EXERCISE » Repeat the listing below exactly. Pictures do not belong in the copy.

/---

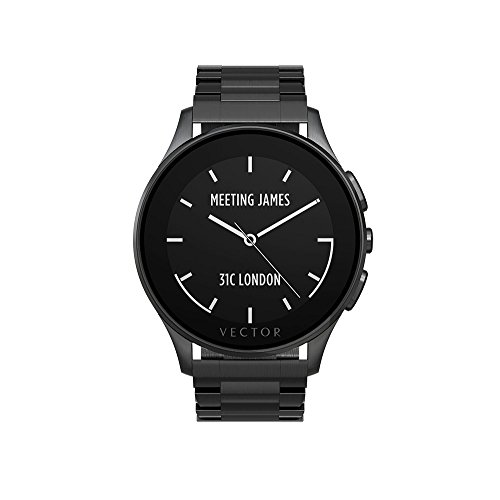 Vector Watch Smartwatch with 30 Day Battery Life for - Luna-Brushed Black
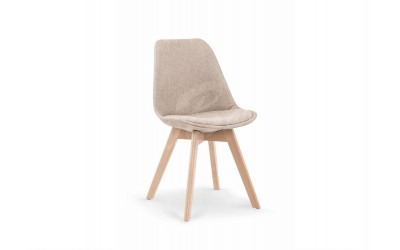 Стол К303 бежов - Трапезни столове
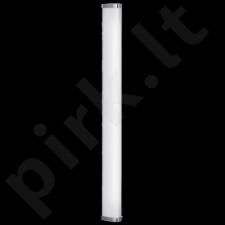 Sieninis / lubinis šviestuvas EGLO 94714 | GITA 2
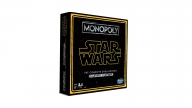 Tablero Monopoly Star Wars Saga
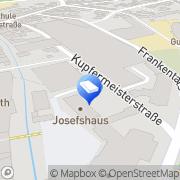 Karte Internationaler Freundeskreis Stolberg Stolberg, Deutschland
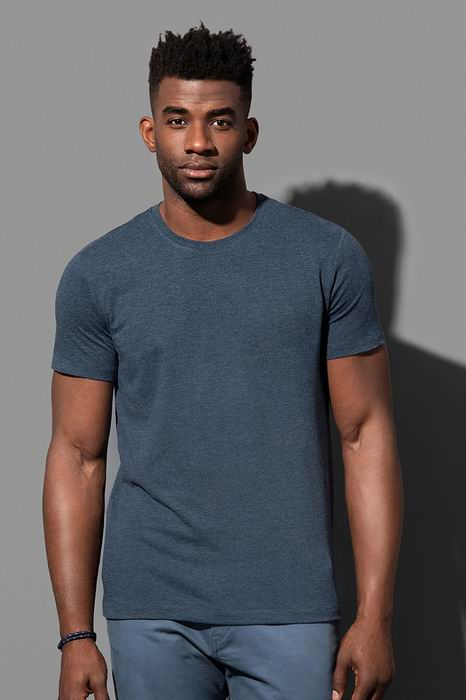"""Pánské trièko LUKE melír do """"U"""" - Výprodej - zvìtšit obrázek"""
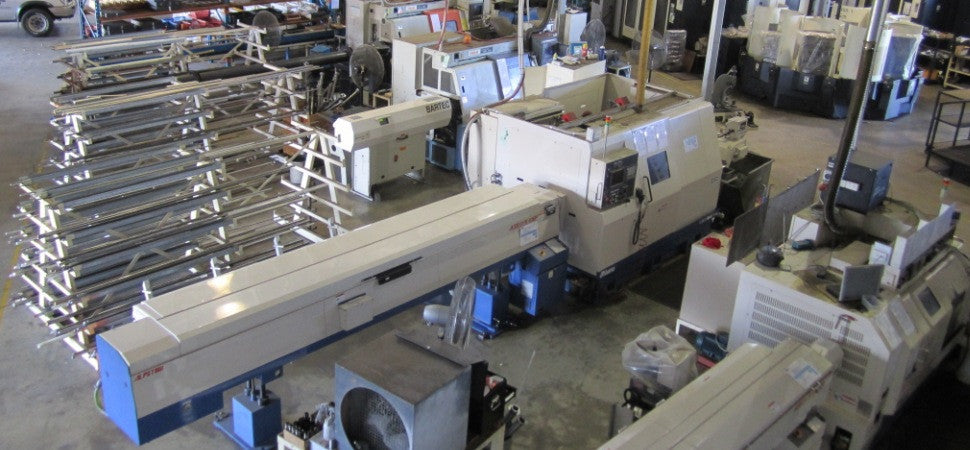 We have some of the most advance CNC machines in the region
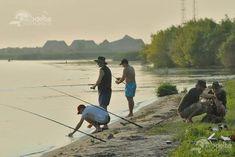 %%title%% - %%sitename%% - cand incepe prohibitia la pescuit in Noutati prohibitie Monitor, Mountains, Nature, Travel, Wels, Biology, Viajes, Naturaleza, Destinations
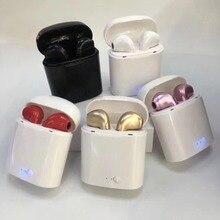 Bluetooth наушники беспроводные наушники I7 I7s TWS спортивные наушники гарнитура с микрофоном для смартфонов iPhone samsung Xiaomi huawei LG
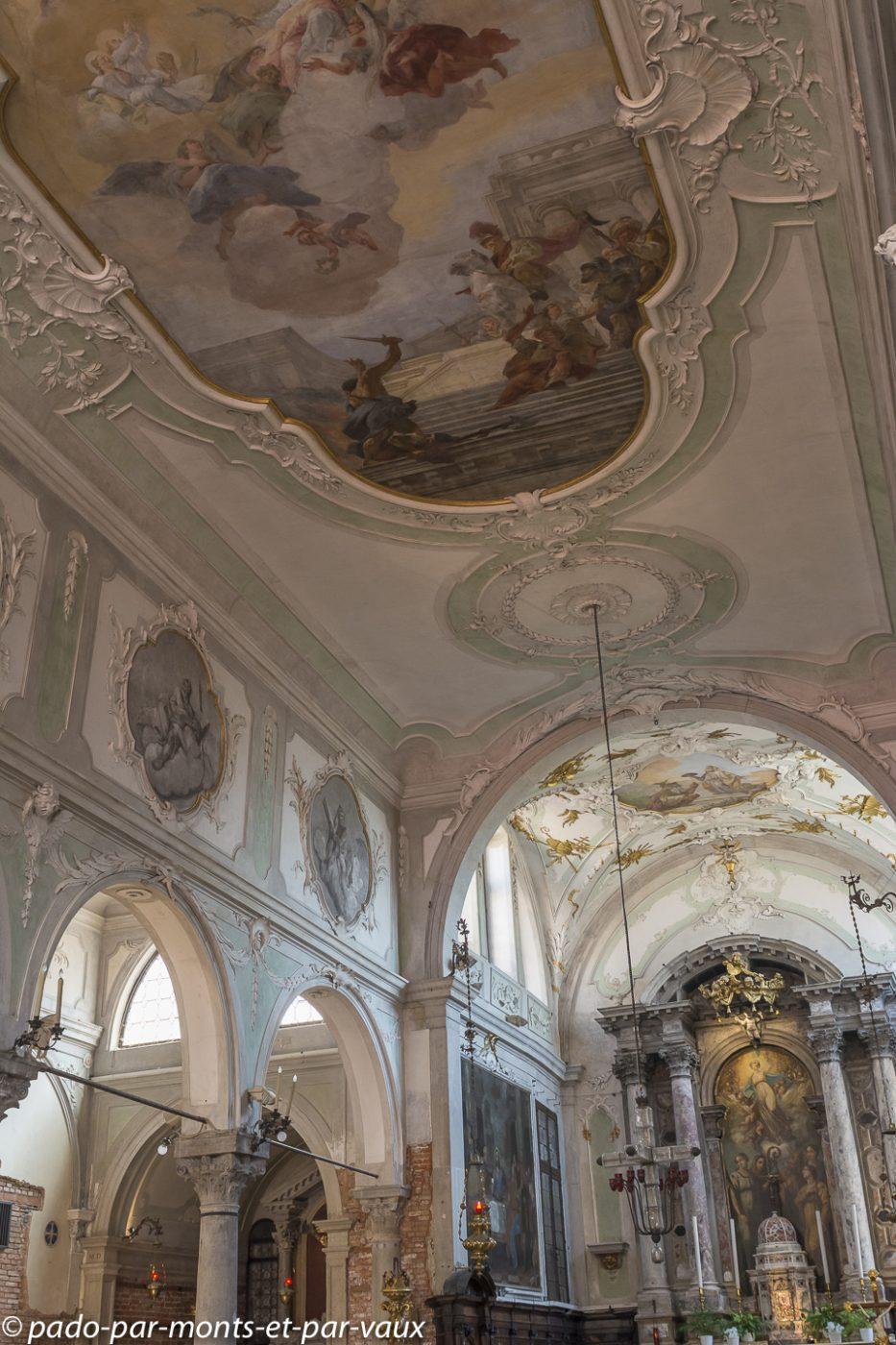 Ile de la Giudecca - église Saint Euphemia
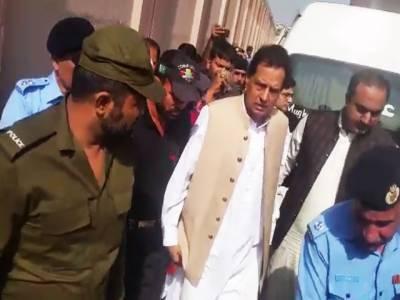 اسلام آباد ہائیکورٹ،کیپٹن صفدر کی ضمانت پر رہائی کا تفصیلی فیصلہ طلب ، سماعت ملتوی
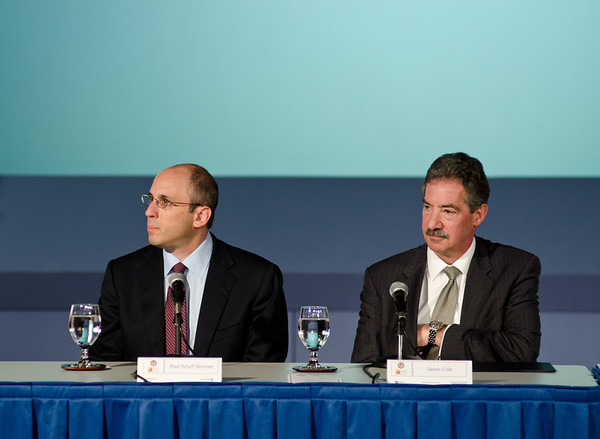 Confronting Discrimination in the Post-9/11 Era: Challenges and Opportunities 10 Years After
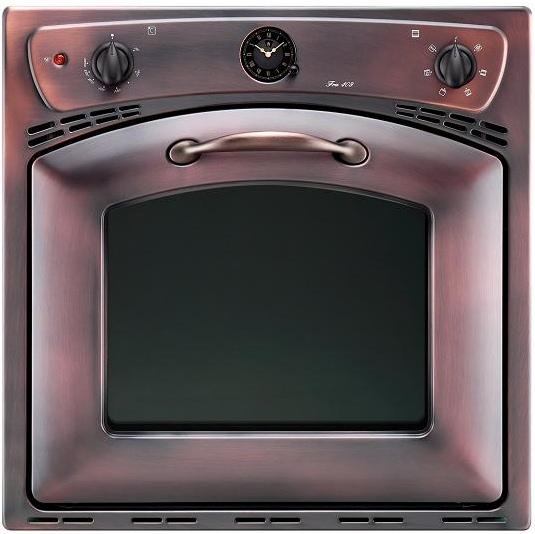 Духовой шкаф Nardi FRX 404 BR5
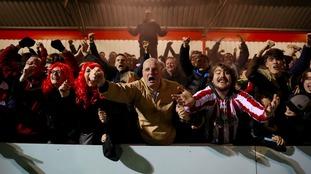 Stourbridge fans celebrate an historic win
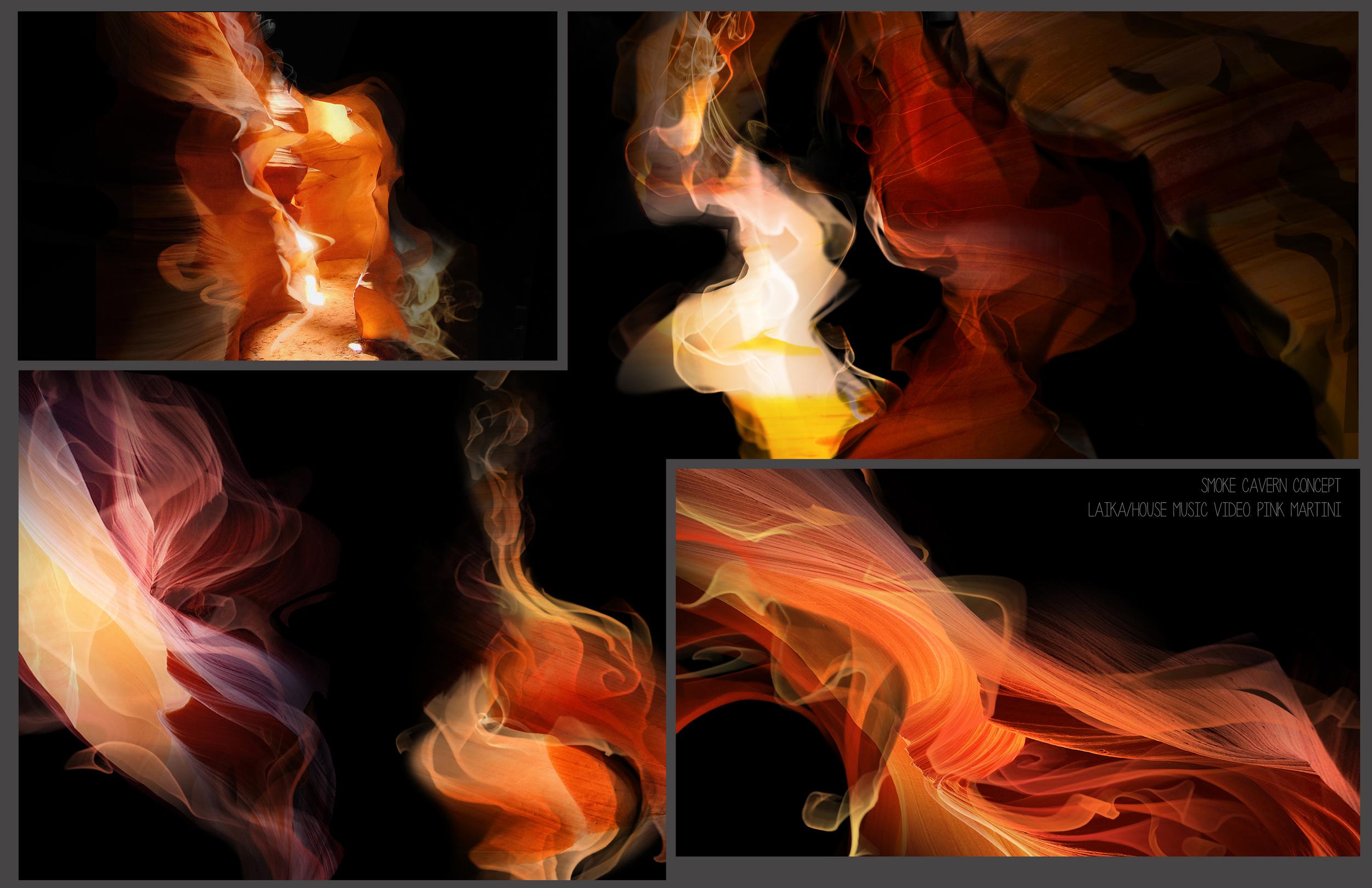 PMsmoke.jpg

\---

SOLUTION FOR THIS EXERCISE »
 Vector Watch Smartwatch with 30 Day Battery Life for - Luna-Brushed Black
 Стол К303 бежов - Трапезни столове
 Sieninis / lubinis šviestuvas EGLO 94714 | GITA 2
 Tablero Monopoly Star Wars Saga
 Karte Internationaler Freundeskreis Stolberg Stolberg, Deutschland
"""Pánské trièko LUKE melír do """"U"""" - Výprodej - zvìtšit obrázek"""
 We have some of the most advance CNC machines in the region
 %%title%% - %%sitename%% - cand incepe prohibitia la pescuit in Noutati prohibitie Monitor, Mountains, Nature, Travel, Wels, Biology, Viajes, Naturaleza, Destinations
 Bluetooth наушники беспроводные наушники I7 I7s TWS спортивные наушники гарнитура с микрофоном для смартфонов iPhone samsung Xiaomi huawei LG
 Ile de la Giudecca - église Saint Euphemia
 اسلام آباد ہائیکورٹ،کیپٹن صفدر کی ضمانت پر رہائی کا تفصیلی فیصلہ طلب ، سماعت ملتوی
 Confronting Discrimination in the Post-9/11 Era: Challenges and Opportunities 10 Years After
 Духовой шкаф Nardi FRX 404 BR5
 Stourbridge fans celebrate an historic win
 PMsmoke.jpg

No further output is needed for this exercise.